» Do this: Reproduce the following material word for word, changing nothing.

» Data for this task:
☆ ☆ ☆ ☆ ☆ ☆ ☆

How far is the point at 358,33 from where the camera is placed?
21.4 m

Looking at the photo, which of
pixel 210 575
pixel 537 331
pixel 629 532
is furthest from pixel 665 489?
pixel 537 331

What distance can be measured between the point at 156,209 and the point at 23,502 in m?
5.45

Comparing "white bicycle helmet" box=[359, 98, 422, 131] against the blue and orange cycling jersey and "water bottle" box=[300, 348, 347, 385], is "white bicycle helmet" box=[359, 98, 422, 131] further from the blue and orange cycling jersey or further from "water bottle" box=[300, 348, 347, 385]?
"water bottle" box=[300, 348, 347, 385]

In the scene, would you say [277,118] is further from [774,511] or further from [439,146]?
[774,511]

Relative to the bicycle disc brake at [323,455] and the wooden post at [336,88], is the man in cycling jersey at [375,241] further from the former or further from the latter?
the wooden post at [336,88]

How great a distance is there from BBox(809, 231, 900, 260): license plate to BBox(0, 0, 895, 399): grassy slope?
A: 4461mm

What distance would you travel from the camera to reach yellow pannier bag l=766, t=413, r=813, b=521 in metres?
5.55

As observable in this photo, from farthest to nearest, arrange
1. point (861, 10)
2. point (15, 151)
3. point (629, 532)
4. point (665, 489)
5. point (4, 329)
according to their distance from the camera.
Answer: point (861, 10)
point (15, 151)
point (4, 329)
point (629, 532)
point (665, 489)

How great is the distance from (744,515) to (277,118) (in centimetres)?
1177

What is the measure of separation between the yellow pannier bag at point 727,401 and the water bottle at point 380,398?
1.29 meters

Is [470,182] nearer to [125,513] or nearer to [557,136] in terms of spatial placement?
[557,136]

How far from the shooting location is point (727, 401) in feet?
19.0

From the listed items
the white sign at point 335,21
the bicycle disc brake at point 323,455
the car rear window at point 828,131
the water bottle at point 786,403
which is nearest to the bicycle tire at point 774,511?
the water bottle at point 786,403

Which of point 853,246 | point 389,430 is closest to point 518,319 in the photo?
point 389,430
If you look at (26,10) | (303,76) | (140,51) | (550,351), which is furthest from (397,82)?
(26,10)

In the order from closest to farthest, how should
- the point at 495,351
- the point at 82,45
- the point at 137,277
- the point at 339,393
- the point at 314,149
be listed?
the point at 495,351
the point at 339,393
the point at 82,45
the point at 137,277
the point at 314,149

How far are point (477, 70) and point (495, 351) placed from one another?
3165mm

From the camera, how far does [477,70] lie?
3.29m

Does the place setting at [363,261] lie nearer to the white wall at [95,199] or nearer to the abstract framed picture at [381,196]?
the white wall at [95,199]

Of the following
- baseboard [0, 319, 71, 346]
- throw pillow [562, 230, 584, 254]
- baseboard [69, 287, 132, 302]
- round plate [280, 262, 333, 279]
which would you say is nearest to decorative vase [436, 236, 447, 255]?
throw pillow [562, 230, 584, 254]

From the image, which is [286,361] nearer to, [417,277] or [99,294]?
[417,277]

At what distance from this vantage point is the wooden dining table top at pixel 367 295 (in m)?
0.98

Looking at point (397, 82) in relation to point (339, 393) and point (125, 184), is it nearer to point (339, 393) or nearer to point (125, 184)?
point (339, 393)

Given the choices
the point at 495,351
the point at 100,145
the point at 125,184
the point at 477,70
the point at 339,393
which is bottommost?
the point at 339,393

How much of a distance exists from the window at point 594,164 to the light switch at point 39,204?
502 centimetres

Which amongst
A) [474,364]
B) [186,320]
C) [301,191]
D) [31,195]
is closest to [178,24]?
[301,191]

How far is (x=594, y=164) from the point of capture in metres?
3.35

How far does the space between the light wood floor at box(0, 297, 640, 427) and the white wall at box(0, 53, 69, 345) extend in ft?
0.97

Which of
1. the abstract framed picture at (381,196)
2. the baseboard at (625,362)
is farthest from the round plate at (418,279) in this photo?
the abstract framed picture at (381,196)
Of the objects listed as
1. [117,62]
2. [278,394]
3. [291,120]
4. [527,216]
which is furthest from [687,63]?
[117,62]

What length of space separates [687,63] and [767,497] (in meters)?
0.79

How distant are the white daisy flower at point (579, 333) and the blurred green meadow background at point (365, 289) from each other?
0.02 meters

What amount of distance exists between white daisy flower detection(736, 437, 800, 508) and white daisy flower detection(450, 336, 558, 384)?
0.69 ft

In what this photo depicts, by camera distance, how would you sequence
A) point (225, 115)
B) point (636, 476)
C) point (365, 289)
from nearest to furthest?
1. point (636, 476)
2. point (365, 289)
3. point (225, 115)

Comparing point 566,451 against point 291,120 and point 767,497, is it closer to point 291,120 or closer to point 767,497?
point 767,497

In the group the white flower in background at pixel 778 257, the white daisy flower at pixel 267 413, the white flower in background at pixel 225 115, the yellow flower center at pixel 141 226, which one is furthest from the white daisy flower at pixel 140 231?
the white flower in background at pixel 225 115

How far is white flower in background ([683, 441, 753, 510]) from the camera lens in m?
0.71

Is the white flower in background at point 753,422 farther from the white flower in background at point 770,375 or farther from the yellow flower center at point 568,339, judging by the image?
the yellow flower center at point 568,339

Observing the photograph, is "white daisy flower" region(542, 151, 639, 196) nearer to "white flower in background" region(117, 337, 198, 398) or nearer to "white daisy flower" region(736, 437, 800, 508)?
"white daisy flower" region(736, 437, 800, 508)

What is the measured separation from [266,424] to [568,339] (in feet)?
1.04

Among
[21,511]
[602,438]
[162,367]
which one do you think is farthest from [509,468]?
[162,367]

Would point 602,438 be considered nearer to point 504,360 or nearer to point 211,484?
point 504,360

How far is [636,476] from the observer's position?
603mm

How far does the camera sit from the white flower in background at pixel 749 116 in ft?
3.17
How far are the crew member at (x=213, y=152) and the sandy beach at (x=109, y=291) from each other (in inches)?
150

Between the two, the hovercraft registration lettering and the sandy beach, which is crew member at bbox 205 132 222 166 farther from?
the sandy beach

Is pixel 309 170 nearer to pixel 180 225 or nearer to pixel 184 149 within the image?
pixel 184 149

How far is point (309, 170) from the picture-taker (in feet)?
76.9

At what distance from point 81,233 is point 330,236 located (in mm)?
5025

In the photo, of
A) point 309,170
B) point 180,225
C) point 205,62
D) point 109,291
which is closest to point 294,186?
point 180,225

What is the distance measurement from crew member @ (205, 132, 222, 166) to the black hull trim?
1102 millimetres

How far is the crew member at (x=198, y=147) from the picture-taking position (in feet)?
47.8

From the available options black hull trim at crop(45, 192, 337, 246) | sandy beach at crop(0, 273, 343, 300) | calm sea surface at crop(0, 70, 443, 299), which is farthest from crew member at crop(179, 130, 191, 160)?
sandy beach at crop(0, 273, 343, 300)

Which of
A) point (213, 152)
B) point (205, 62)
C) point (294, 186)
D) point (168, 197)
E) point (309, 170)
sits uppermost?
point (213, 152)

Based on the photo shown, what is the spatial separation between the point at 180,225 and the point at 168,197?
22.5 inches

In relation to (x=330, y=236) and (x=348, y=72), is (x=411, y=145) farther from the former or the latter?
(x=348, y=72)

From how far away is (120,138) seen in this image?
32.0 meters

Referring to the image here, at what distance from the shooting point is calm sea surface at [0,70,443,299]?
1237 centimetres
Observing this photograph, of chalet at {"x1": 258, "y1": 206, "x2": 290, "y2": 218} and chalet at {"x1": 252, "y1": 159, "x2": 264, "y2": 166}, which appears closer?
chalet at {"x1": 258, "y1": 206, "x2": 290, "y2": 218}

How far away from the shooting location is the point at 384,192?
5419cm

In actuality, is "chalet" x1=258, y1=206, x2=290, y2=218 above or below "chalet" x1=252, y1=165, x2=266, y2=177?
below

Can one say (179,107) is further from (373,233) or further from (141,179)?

☆ ☆ ☆ ☆ ☆ ☆ ☆

» The result:
How far is the point at 358,33 from where the camera is placed?
21.4 m

Looking at the photo, which of
pixel 210 575
pixel 537 331
pixel 629 532
is furthest from pixel 665 489?
pixel 537 331

What distance can be measured between the point at 156,209 and the point at 23,502 in m?
5.45

Comparing "white bicycle helmet" box=[359, 98, 422, 131] against the blue and orange cycling jersey and "water bottle" box=[300, 348, 347, 385], is "white bicycle helmet" box=[359, 98, 422, 131] further from the blue and orange cycling jersey or further from "water bottle" box=[300, 348, 347, 385]?
"water bottle" box=[300, 348, 347, 385]

In the scene, would you say [277,118] is further from [774,511] or further from [439,146]?
[774,511]

Relative to the bicycle disc brake at [323,455] and the wooden post at [336,88], is the man in cycling jersey at [375,241] further from the former or further from the latter?
the wooden post at [336,88]

How great a distance is there from BBox(809, 231, 900, 260): license plate to BBox(0, 0, 895, 399): grassy slope?
A: 4461mm

What distance would you travel from the camera to reach yellow pannier bag l=766, t=413, r=813, b=521 in metres?
5.55

As observable in this photo, from farthest to nearest, arrange
1. point (861, 10)
2. point (15, 151)
3. point (629, 532)
4. point (665, 489)
5. point (4, 329)
according to their distance from the camera.
Answer: point (861, 10)
point (15, 151)
point (4, 329)
point (629, 532)
point (665, 489)

How great is the distance from (744,515) to (277,118) (in centimetres)?
1177

What is the measure of separation between the yellow pannier bag at point 727,401 and the water bottle at point 380,398?
1.29 meters

Is [470,182] nearer to [125,513] or nearer to [557,136] in terms of spatial placement?
[557,136]

How far from the shooting location is point (727, 401) in feet?
19.0

From the listed items
the white sign at point 335,21
the bicycle disc brake at point 323,455
the car rear window at point 828,131
the water bottle at point 786,403
which is nearest to the bicycle tire at point 774,511?
the water bottle at point 786,403

Which of point 853,246 | point 389,430 is closest to point 518,319 in the photo?
point 389,430
If you look at (26,10) | (303,76) | (140,51) | (550,351), which is furthest from (397,82)?
(26,10)

In the order from closest to farthest, how should
- the point at 495,351
- the point at 82,45
- the point at 137,277
- the point at 339,393
- the point at 314,149
be listed?
the point at 495,351
the point at 339,393
the point at 82,45
the point at 137,277
the point at 314,149

How far are point (477, 70) and point (495, 351) placed from one another?
3165mm

From the camera, how far does [477,70] lie?
3.29m

Does the place setting at [363,261] lie nearer to the white wall at [95,199] or nearer to the abstract framed picture at [381,196]?
the white wall at [95,199]

Of the following
- baseboard [0, 319, 71, 346]
- throw pillow [562, 230, 584, 254]
- baseboard [69, 287, 132, 302]
- round plate [280, 262, 333, 279]
which would you say is nearest to decorative vase [436, 236, 447, 255]?
throw pillow [562, 230, 584, 254]

From the image, which is [286,361] nearer to, [417,277] or [99,294]?
[417,277]

At what distance from this vantage point is the wooden dining table top at pixel 367 295 (in m)?
0.98

Looking at point (397, 82) in relation to point (339, 393) and point (125, 184), is it nearer to point (339, 393) or nearer to point (125, 184)?
point (339, 393)

Given the choices
the point at 495,351
the point at 100,145
the point at 125,184
the point at 477,70
the point at 339,393
which is bottommost?
the point at 339,393

How much of a distance exists from the window at point 594,164 to the light switch at point 39,204?
502 centimetres

Which amongst
A) [474,364]
B) [186,320]
C) [301,191]
D) [31,195]
is closest to [178,24]?
[301,191]

How far is (x=594, y=164) from the point of capture in metres?
3.35

How far does the space between the light wood floor at box(0, 297, 640, 427) and the white wall at box(0, 53, 69, 345) extend in ft?
0.97

Which of
1. the abstract framed picture at (381,196)
2. the baseboard at (625,362)
is farthest from the round plate at (418,279) in this photo?
the abstract framed picture at (381,196)
Of the objects listed as
1. [117,62]
2. [278,394]
3. [291,120]
4. [527,216]
which is furthest from [687,63]?
[117,62]

What length of space separates [687,63] and [767,497] (in meters)?
0.79

How distant are the white daisy flower at point (579, 333) and the blurred green meadow background at point (365, 289) from each other?
0.02 meters

What amount of distance exists between white daisy flower detection(736, 437, 800, 508) and white daisy flower detection(450, 336, 558, 384)?
0.69 ft

In what this photo depicts, by camera distance, how would you sequence
A) point (225, 115)
B) point (636, 476)
C) point (365, 289)
from nearest to furthest?
1. point (636, 476)
2. point (365, 289)
3. point (225, 115)

Comparing point 566,451 against point 291,120 and point 767,497, is it closer to point 291,120 or closer to point 767,497?
point 767,497

In the group the white flower in background at pixel 778 257, the white daisy flower at pixel 267 413, the white flower in background at pixel 225 115, the yellow flower center at pixel 141 226, which one is furthest from the white daisy flower at pixel 140 231?
the white flower in background at pixel 225 115

How far is white flower in background ([683, 441, 753, 510]) from the camera lens in m?
0.71

Is the white flower in background at point 753,422 farther from the white flower in background at point 770,375 or farther from the yellow flower center at point 568,339, judging by the image?
the yellow flower center at point 568,339

Observing the photograph, is "white daisy flower" region(542, 151, 639, 196) nearer to "white flower in background" region(117, 337, 198, 398) or nearer to "white daisy flower" region(736, 437, 800, 508)?
"white daisy flower" region(736, 437, 800, 508)

What is the measured separation from [266,424] to [568,339] (in feet)?
1.04

Among
[21,511]
[602,438]
[162,367]
which one do you think is farthest from [509,468]?
[162,367]

Would point 602,438 be considered nearer to point 504,360 or nearer to point 211,484?
point 504,360

How far is [636,476] from the observer's position?
603mm

How far does the camera sit from the white flower in background at pixel 749 116 in ft?
3.17
How far are the crew member at (x=213, y=152) and the sandy beach at (x=109, y=291) from each other (in inches)?
150

Between the two, the hovercraft registration lettering and the sandy beach, which is crew member at bbox 205 132 222 166 farther from?
the sandy beach

Is pixel 309 170 nearer to pixel 180 225 or nearer to pixel 184 149 within the image?
pixel 184 149

How far is point (309, 170) from the picture-taker (in feet)?
76.9

At what distance from point 81,233 is point 330,236 located (in mm)?
5025

In the photo, of
A) point 309,170
B) point 180,225
C) point 205,62
D) point 109,291
which is closest to point 294,186?
point 180,225

What is the distance measurement from crew member @ (205, 132, 222, 166) to the black hull trim?
1102 millimetres

How far is the crew member at (x=198, y=147) from the picture-taking position (in feet)?
47.8

From the available options black hull trim at crop(45, 192, 337, 246) | sandy beach at crop(0, 273, 343, 300) | calm sea surface at crop(0, 70, 443, 299), which is farthest from crew member at crop(179, 130, 191, 160)?
sandy beach at crop(0, 273, 343, 300)

Which of
A) point (213, 152)
B) point (205, 62)
C) point (294, 186)
D) point (168, 197)
E) point (309, 170)
sits uppermost?
point (213, 152)

Based on the photo shown, what is the spatial separation between the point at 180,225 and the point at 168,197?
22.5 inches

In relation to (x=330, y=236) and (x=348, y=72), is (x=411, y=145) farther from the former or the latter?
(x=348, y=72)

From how far away is (120,138) seen in this image?
32.0 meters

Referring to the image here, at what distance from the shooting point is calm sea surface at [0,70,443,299]?
1237 centimetres
Observing this photograph, of chalet at {"x1": 258, "y1": 206, "x2": 290, "y2": 218} and chalet at {"x1": 252, "y1": 159, "x2": 264, "y2": 166}, which appears closer?
chalet at {"x1": 258, "y1": 206, "x2": 290, "y2": 218}

How far away from the shooting location is the point at 384,192?
5419cm

In actuality, is "chalet" x1=258, y1=206, x2=290, y2=218 above or below "chalet" x1=252, y1=165, x2=266, y2=177?
below

Can one say (179,107) is further from (373,233) or further from (141,179)?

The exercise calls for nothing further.